I have had stomach pain, it started Monday night. Woke me up in the night both Monday and Tuesday. It was severe in the night, but during the day only bothered me slightly. It did keep me from running, which frankly ticked me off, and got me to the doctor. I was suspicious of gall bladder.
I had an ultrasound yesterday morning. Yes, they think my gall bladder may not be working properly and want further testing. That is what is causing pain.
But that is not why the doctor called me at the end of the day.
She called to let me know that there is a 1-2 centimeter spot on my kidney. It showed up in an ultrasound that I had in January and was cyst-like, so we were told to watch it due to my history. Well, it now looks more solid, a nodule or lesion. They are not jumping to conclusions but because of the definite change from the ultrasound in January, the radiologist suggest further testing due to my history.
My primary care doctor is going to call my Oncologist for the “now what?” I expect a scan or two, maybe a biopsy. I will know more next week.
You have all so graciously come along on this journey with me, so I want to keep you informed. It seems like these “bumps in the road” may just be a way of life– these ups and downs with my health. I am ok with that. I have done my pouting in the past and have come to accept the ‘what is.’ I am at peace, and so thankful for how many prayers have been answered on my behalf. So many.
I am also very thankful for the perspective that all of this brings. It is a gift. I find when pain forces me to face what we all need to face, that we are here on this earth for a short time, I live. I REALLY live.
I see more clearly. I think about what matters. I notice beauty.

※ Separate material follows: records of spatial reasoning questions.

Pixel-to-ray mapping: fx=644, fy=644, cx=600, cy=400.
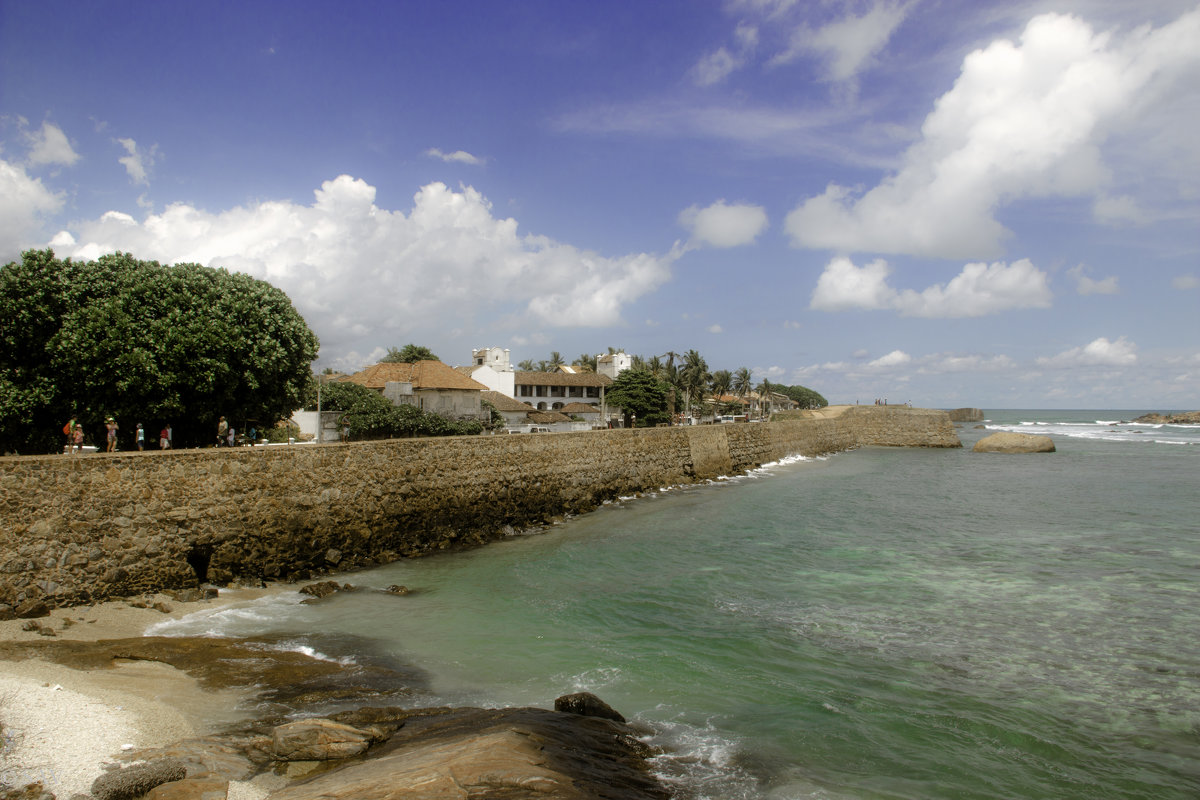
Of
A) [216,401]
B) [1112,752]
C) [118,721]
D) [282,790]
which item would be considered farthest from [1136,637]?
[216,401]

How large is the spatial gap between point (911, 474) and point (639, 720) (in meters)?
34.6

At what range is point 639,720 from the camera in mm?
7613

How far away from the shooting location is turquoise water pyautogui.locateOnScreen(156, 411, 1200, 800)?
7023 mm

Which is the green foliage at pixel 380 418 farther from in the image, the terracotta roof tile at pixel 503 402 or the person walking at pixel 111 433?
the terracotta roof tile at pixel 503 402

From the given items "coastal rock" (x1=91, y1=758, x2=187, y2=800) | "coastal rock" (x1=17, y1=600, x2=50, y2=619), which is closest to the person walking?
"coastal rock" (x1=17, y1=600, x2=50, y2=619)

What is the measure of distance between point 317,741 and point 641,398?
52.4 m

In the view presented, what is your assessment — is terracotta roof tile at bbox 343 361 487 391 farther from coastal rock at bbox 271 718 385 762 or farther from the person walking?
coastal rock at bbox 271 718 385 762

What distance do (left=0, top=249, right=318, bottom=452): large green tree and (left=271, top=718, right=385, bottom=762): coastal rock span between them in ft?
43.7

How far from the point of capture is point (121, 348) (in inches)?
629

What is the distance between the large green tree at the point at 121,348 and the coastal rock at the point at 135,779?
1322cm

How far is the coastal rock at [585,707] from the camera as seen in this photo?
7.31 metres

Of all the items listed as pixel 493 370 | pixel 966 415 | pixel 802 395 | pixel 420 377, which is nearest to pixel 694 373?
pixel 493 370

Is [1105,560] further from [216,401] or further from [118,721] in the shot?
[216,401]

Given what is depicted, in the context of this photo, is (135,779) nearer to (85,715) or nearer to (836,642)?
(85,715)
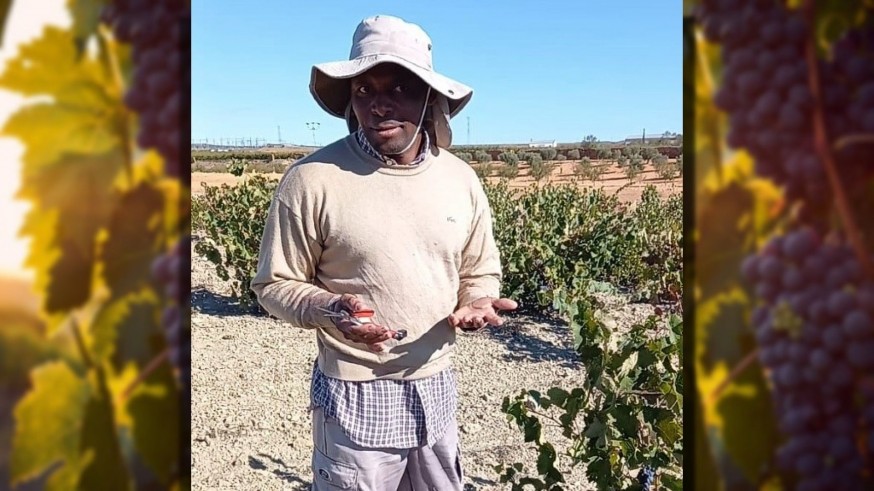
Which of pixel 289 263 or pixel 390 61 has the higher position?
pixel 390 61

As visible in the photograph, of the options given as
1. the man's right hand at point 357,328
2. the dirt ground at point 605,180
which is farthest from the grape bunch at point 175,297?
the dirt ground at point 605,180

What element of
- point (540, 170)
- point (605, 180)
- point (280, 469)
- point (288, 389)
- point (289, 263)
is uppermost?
point (540, 170)

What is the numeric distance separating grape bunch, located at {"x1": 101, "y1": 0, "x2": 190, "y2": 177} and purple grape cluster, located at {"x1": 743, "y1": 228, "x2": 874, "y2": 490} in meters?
0.47

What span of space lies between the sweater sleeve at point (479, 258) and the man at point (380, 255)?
20mm

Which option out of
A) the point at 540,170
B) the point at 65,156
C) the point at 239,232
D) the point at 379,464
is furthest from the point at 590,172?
the point at 65,156

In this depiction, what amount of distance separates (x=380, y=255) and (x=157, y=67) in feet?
3.50

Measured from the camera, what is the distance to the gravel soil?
3967 mm

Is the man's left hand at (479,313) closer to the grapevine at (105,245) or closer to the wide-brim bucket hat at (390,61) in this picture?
the wide-brim bucket hat at (390,61)

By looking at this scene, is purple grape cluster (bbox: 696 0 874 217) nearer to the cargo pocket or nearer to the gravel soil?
the cargo pocket

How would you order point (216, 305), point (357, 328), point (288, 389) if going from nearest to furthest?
point (357, 328) < point (288, 389) < point (216, 305)

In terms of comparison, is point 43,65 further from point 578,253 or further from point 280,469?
point 578,253

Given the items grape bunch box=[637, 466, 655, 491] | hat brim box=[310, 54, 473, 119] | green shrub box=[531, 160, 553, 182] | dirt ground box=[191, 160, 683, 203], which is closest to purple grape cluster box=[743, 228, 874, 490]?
hat brim box=[310, 54, 473, 119]

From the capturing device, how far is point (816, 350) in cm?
55

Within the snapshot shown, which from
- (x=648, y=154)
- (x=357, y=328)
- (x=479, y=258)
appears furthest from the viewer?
(x=648, y=154)
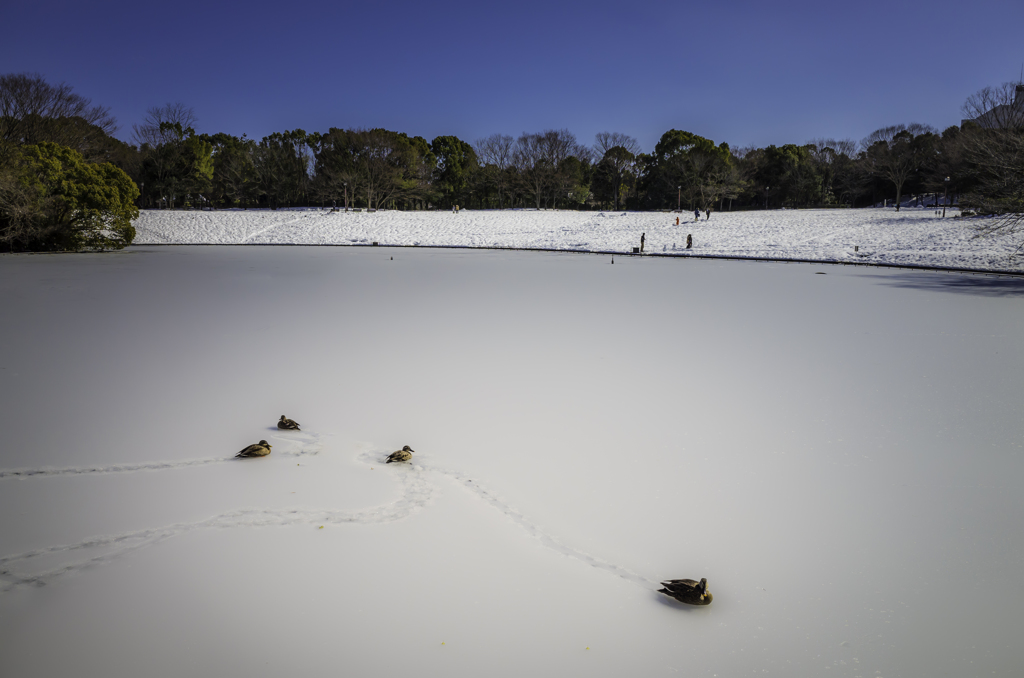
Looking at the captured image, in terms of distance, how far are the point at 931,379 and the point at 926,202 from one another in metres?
66.0

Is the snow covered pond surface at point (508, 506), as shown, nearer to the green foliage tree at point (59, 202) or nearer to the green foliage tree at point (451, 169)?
the green foliage tree at point (59, 202)

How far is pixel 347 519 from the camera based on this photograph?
10.5 ft

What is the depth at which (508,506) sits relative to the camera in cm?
331

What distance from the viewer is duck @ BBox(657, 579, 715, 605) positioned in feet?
8.07

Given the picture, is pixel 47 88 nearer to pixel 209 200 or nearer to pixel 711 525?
pixel 209 200

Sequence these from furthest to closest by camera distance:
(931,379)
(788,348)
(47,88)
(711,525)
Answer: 1. (47,88)
2. (788,348)
3. (931,379)
4. (711,525)

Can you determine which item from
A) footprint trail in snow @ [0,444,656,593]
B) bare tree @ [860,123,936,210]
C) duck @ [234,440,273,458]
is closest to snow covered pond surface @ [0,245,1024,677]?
footprint trail in snow @ [0,444,656,593]

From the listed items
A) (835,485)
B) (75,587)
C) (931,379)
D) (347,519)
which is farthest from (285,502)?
(931,379)

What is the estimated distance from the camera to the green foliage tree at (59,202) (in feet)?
72.0

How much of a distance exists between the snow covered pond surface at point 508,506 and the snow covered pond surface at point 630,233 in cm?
1946

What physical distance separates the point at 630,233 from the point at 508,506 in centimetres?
3264

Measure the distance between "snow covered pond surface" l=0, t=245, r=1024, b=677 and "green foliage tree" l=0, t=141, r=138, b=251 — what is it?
19449mm

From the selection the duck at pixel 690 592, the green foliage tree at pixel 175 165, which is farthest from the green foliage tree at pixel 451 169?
the duck at pixel 690 592

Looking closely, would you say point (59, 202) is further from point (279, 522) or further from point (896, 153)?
point (896, 153)
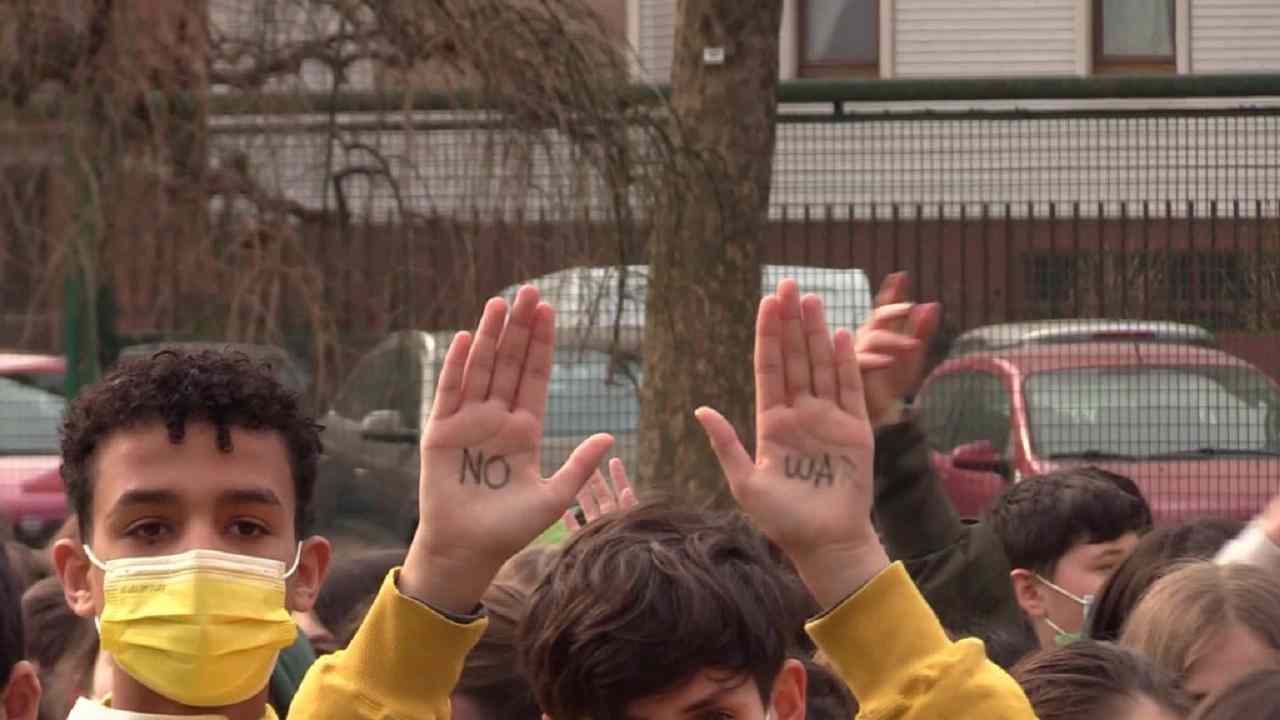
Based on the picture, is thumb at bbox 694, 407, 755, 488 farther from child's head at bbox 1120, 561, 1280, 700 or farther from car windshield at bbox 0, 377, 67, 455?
car windshield at bbox 0, 377, 67, 455

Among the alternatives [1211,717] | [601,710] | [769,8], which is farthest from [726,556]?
[769,8]

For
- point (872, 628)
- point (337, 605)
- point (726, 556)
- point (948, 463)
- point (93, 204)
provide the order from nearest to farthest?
point (872, 628) < point (726, 556) < point (337, 605) < point (93, 204) < point (948, 463)

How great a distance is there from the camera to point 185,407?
10.8 feet

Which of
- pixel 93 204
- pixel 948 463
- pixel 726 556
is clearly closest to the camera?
pixel 726 556

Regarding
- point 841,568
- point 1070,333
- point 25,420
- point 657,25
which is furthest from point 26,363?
point 657,25

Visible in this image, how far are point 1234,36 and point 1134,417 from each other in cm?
1121

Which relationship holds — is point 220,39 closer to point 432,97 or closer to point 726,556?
point 432,97

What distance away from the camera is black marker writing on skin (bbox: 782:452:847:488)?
9.50ft

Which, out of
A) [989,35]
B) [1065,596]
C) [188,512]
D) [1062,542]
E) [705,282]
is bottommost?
[1065,596]

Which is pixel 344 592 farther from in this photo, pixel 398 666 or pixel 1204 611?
pixel 398 666

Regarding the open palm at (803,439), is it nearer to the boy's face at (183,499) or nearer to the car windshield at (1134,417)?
the boy's face at (183,499)

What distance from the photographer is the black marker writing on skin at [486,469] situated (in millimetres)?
2863

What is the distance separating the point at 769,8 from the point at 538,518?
5.80 metres

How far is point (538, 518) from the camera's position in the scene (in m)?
2.85
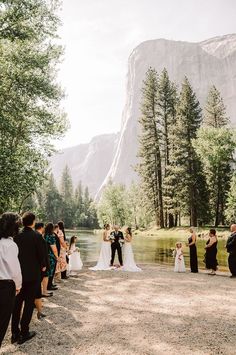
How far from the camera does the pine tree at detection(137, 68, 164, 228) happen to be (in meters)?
55.3

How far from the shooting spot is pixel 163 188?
5353 cm

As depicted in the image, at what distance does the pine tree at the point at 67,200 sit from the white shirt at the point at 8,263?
10497 cm

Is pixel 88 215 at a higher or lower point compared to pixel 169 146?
lower

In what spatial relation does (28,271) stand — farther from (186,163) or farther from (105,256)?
(186,163)

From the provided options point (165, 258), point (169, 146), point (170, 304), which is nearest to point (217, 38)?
point (169, 146)

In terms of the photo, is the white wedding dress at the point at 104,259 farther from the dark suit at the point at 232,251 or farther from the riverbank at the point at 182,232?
the riverbank at the point at 182,232

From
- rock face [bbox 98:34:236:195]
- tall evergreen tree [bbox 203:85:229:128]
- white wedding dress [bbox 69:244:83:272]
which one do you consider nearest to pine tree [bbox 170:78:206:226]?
tall evergreen tree [bbox 203:85:229:128]

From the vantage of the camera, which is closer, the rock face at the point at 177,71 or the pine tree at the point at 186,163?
the pine tree at the point at 186,163

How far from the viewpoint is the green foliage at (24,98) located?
13913 millimetres

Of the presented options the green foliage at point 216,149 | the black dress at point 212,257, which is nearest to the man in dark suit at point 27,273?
the black dress at point 212,257

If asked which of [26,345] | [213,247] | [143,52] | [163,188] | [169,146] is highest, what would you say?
[143,52]

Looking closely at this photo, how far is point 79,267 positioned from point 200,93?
150960 mm

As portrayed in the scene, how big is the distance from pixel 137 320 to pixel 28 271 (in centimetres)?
284

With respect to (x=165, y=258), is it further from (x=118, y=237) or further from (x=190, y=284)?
(x=190, y=284)
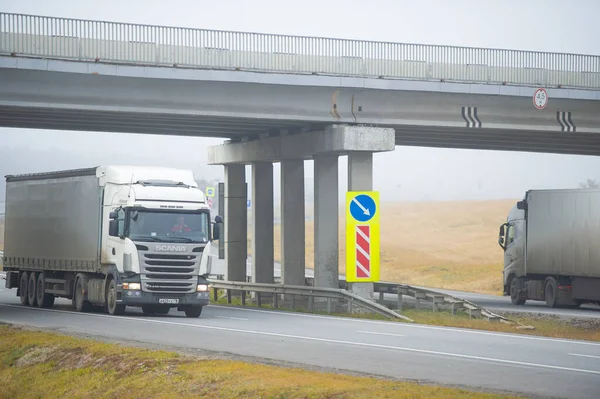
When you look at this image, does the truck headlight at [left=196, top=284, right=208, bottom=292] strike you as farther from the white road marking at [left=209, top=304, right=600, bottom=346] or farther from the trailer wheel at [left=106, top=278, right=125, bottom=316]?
the white road marking at [left=209, top=304, right=600, bottom=346]

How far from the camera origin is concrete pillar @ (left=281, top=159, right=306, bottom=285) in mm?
41125

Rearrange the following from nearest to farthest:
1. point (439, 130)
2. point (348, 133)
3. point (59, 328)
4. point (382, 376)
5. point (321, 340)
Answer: point (382, 376)
point (321, 340)
point (59, 328)
point (348, 133)
point (439, 130)

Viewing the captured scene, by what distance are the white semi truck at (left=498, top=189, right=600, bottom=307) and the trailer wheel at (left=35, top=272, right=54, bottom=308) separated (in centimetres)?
1690

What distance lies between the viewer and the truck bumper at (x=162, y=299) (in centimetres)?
2892

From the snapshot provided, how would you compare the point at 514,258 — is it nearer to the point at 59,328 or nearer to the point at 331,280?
the point at 331,280

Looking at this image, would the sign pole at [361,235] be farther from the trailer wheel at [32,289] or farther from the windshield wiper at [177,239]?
the trailer wheel at [32,289]

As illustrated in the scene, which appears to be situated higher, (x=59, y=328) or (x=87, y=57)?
(x=87, y=57)

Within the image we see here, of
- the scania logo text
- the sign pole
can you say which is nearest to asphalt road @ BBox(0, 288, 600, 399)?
the scania logo text

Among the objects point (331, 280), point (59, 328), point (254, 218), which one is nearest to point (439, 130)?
point (331, 280)

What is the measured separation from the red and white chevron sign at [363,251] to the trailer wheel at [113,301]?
7772 mm

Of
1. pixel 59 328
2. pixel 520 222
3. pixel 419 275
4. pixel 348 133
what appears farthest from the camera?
pixel 419 275

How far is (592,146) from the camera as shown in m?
44.8

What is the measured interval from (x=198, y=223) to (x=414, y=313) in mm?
6788

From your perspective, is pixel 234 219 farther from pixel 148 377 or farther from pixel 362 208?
pixel 148 377
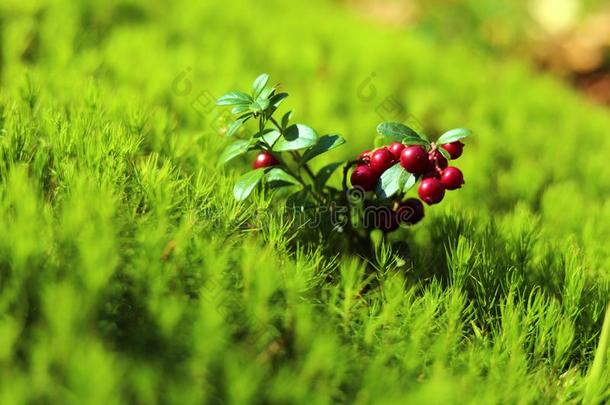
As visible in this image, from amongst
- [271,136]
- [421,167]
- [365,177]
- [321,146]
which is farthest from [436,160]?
[271,136]

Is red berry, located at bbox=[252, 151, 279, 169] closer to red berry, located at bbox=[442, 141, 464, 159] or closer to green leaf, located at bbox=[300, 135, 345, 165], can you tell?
green leaf, located at bbox=[300, 135, 345, 165]

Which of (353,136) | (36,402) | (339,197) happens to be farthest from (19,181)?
(353,136)

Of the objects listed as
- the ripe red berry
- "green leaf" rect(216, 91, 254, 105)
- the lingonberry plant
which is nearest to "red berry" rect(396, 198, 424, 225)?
the lingonberry plant

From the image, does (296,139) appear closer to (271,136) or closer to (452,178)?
(271,136)

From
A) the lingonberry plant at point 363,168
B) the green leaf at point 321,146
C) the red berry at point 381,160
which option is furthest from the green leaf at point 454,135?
the green leaf at point 321,146

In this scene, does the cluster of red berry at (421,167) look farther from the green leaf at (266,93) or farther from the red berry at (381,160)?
the green leaf at (266,93)

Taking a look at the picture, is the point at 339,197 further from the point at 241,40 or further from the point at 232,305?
the point at 241,40

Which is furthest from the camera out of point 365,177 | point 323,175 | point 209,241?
point 323,175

I touch and hug my kids more. I kiss my husband more (well, I would be if he didn’t have a cold :)) I treasure the moments with those I love. I eat it all up, and I am present. That, friends, is a gift, one that I would not have to this extent, if it were not for pain.
Emotional pain, physical pain, both bring perspective.
I reach out to my Heavenly Father in these moments, I rest in His love, and I find peace.
I will keep you updated. Again, it very well could be nothing. Hoping for the best!!
I had a file of songs on hand to play for those valley days, and hit the first one I could find. It was the song below. I remember laying my head on the desk, eyes blurred but not from tears, yet. My head so heavy, my heart, too. I listened to it 3 times at least, it was the perfect song for my heart that day. The desk became wet with my tears, but I was too weary to do much about it.
As this linked video says, “I need a voice that is louder than mine” today.
I pray that if you are in your own valley today, that you too, would find His sweet grace, that His voice would be louder than yours, that you would find shelter in the wings of God! He is the lifter of heads and the healer of hearts. So often He has lifted my head and cradled my heart. He takes our valleys and gives them meaning & purpose. He is a good, good God, one that we can turn to when we just can’t carry on ourselves.